» **Problem requirements**:
According to the passage on international relations, what has the UN turned into?

The destruction of any system begins with rupture of its weakest link, and the existing model of world development that has existed for three centuries, began to collapse precisely at its weakest link: in the sphere of international relations.

The sphere of international relations became the weakest link because in the most developed countries, with all the differences in political systems, government and social organization, economies and financial institutions, with all corruption, hypocrisy, bureaucracy, intrigue, inexperience and low level of intelligence of politicians, despite the dominance of propaganda and deception over information, the mechanisms have been created to protect and ensure the rights of not only ruling classes, groups and clans, but also of small, weak and poor groups, even individuals, and that ensures stability. The balance of forces and interests has been preserved through over three centuries and is being still maintained in spite of decline of political systems, economic and financial problems.

In the international sphere, the existing model was unable to create system that guarantees balance of interests of all states, civilizations and peoples. The international sphere has remained being jungle, where the strongest rule, and the weak are deprived of guarantees of security and rights, if they are not part of blocks or alliances created by the leading states, centers of empires, metropolises, if the weakest states and peoples are not ready to sacrifice themselves and to be used to promote interests of the world leaders.

International organizations created to ensure balance of interests and rights are unable to fulfill their task because they were created to function in the old system of international relations. The UN, declaring protection of the rights and interests of all participating countries, has turned into arena and weapon for the leaders of the divided world to fight for their interests.

Even the short period of the unipolar world with monopoly of the US leadership showed inability of the existing system to change. Washington demonstrated its reluctance to radically change the system, and attempts to modernize the imperial system of international relations. The attempts to create new world control centers in the form of the G 7 or G 8 and G 20, turned out to be unviable and failed.

However, at the beginning of the 21st century, new group of countries emerged as equal to the USA in terms of their economic, military and political potential and even began to break ahead compared to those countries that controlled the world in the existing model — the Western bloc led by the United States.

» **Records supplied**:
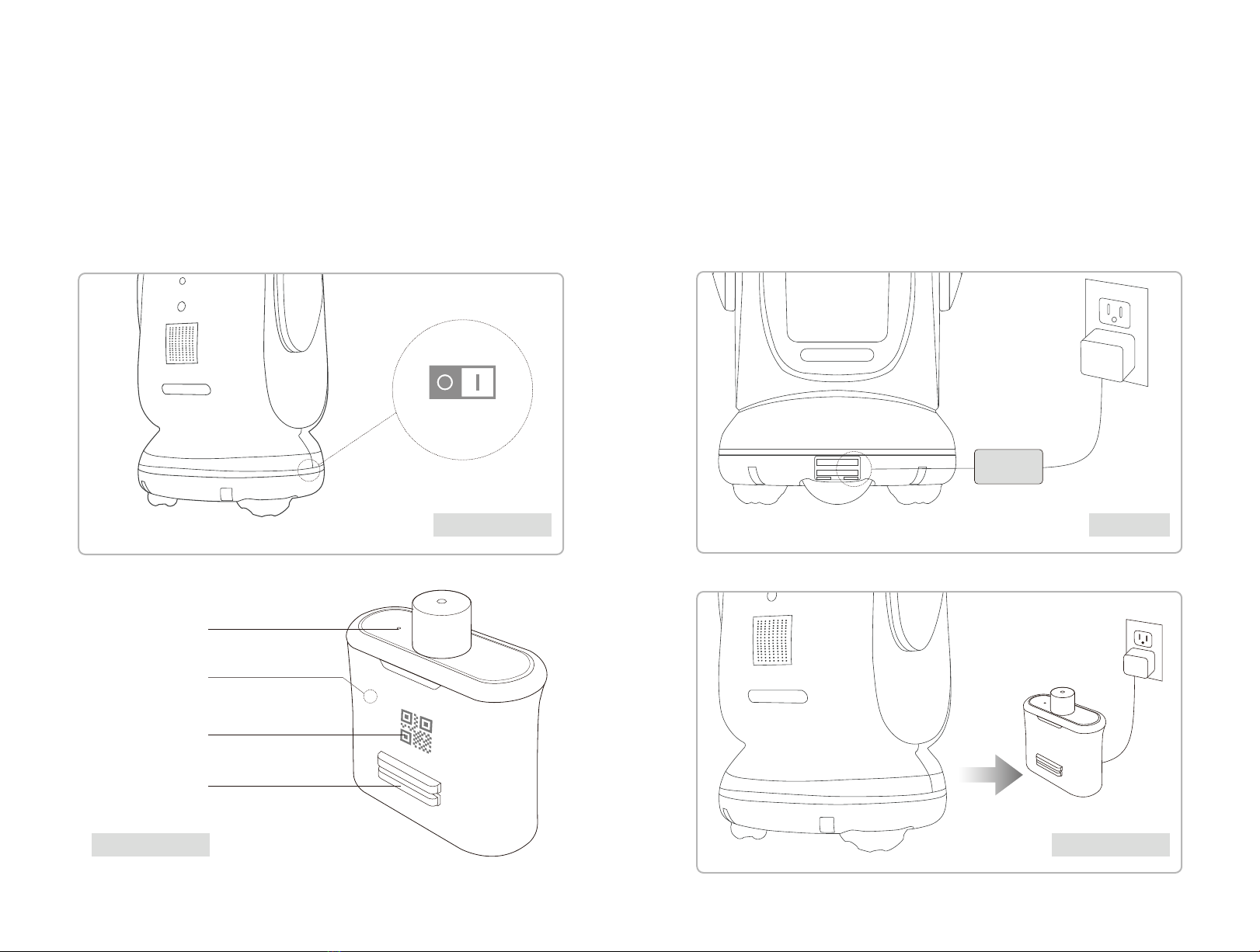 O I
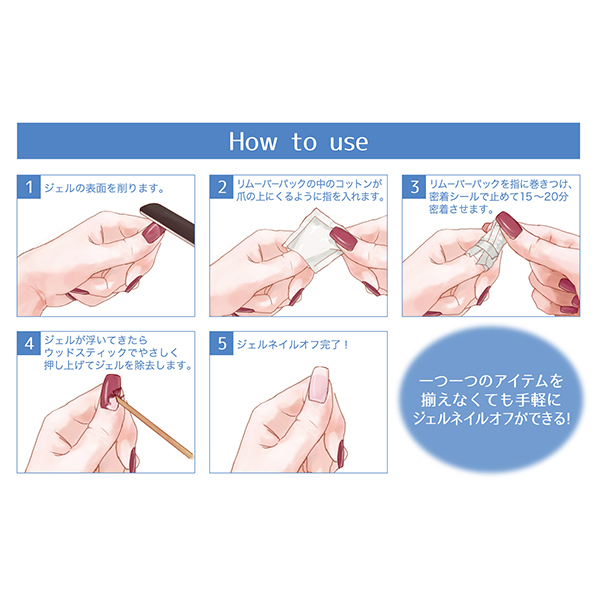 How to use

1 ジェルの表面を削ります。

2 リムーバーパックの中のコットンが爪の上にくるように指を入れます。

3 リムーバーパックを指に巻きつけ、密着シールで止めて15～20分密着させます。

4 ジェルが浮いてきたらウッドスティックでやさしく押し上げてジェルを除去します。

5 ジェルネイルオフ完了！

一つ一つのアイテムを揃えなくても手軽にジェルネイルオフができる!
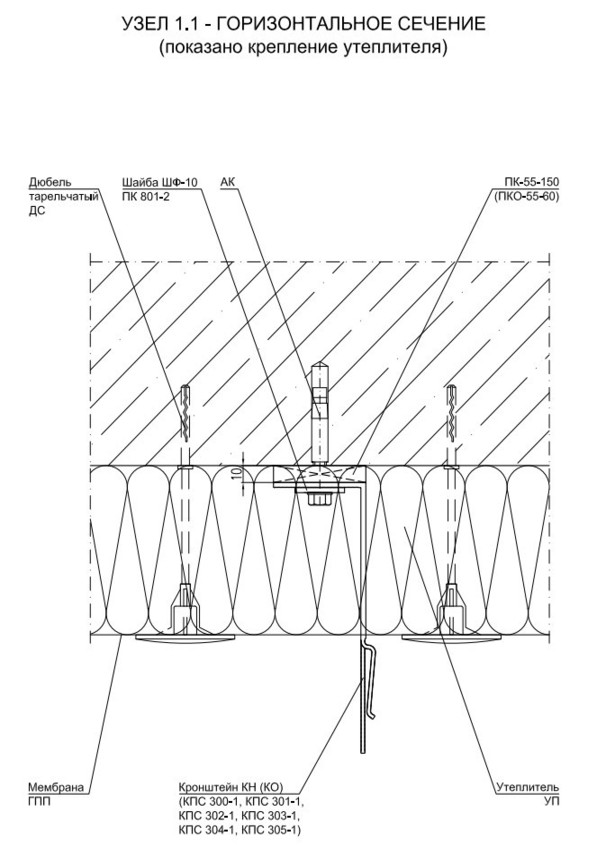 УЗЕЛ 1.1 - ГОРИЗОНТАЛЬНОЕ СЕЧЕНИЕ
(показано крепление утеплителя)

Дюбель тарельчатый ДС

Шайба ШФ-10
ПК 801-2

АК

ПК-55-150
(ПКО-55-60)

10

Мембрана
ГПП

Кронштейн КН (КО)
(КПС 300-1, КПС 301-1,
КПС 302-1, КПС 303-1,
КПС 304-1, КПС 305-1)

Утеплитель
УП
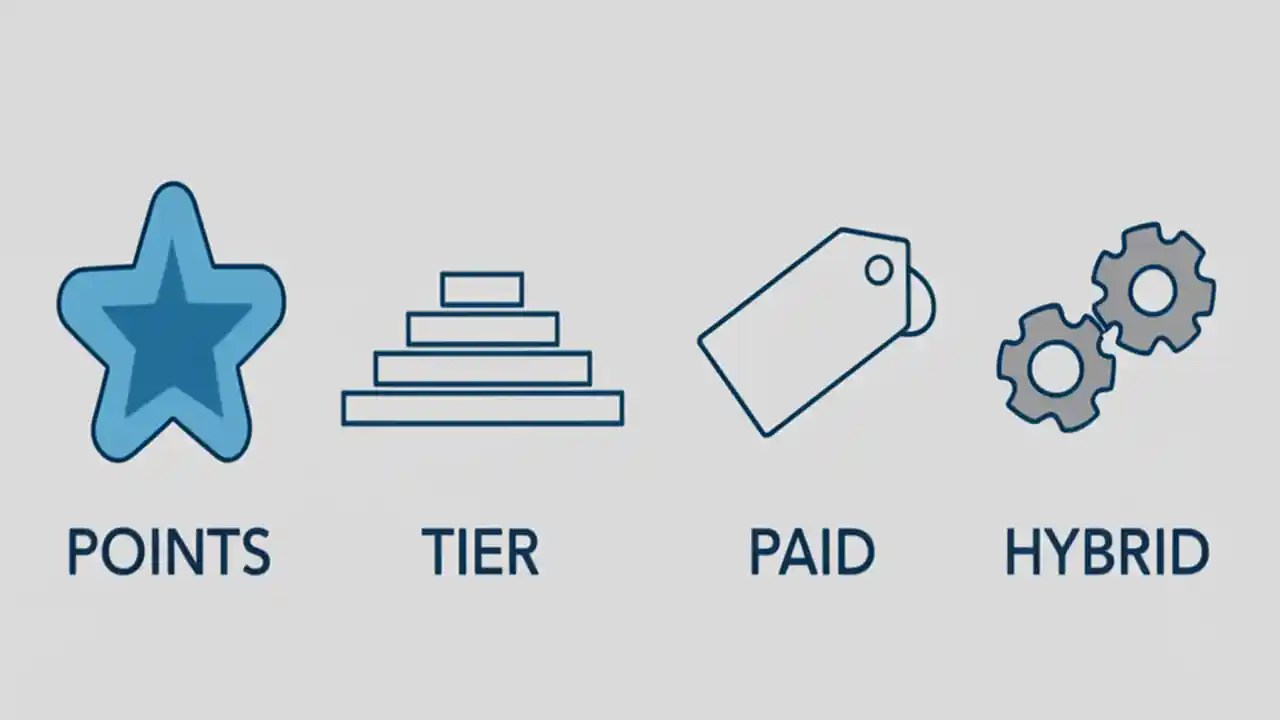 POINTS

TIER

PAID

HYBRID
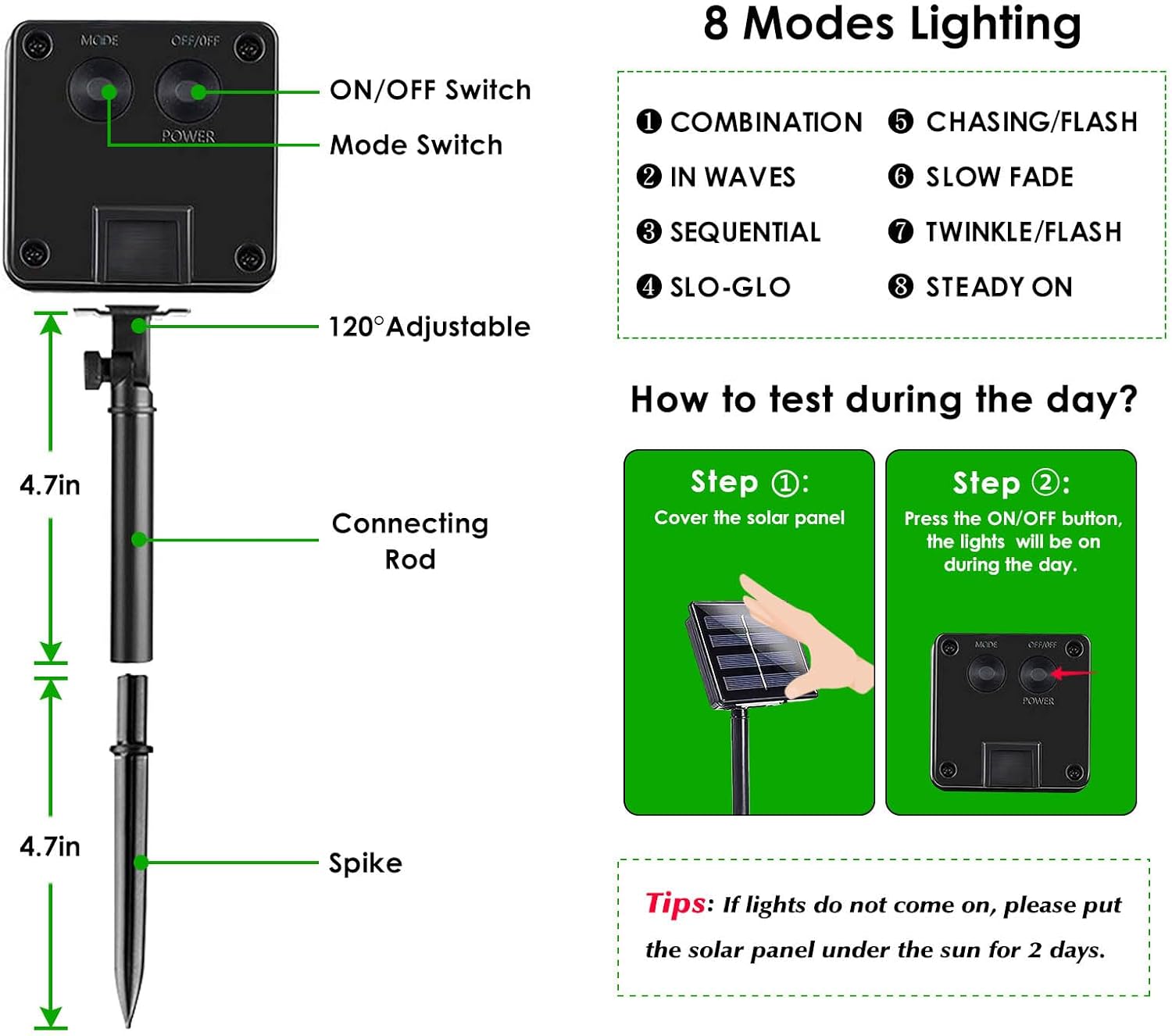 MODE OFF/OFF

POWER

ON/OFF Switch

Mode Switch

120°Adjustable

4.7in

Connecting Rod

4.7in

Spike

8 Modes Lighting

❶ COMBINATION
❷ IN WAVES
❸ SEQUENTIAL
❹ SLO-GLO
❺ CHASING/FLASH
❻ SLOW FADE
❼ TWINKLE/FLASH
❽ STEADY ON

How to test during the day?

Step ①:
Cover the solar panel

Step ②:
Press the ON/OFF button, the lights will be on during the day.

MODE OFF/OFF
POWER

Tips: If lights do not come on, please put the solar panel under the sun for 2 days.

» **The completed task**:
An arena and weapon for the leaders of the divided world to fight for their interests.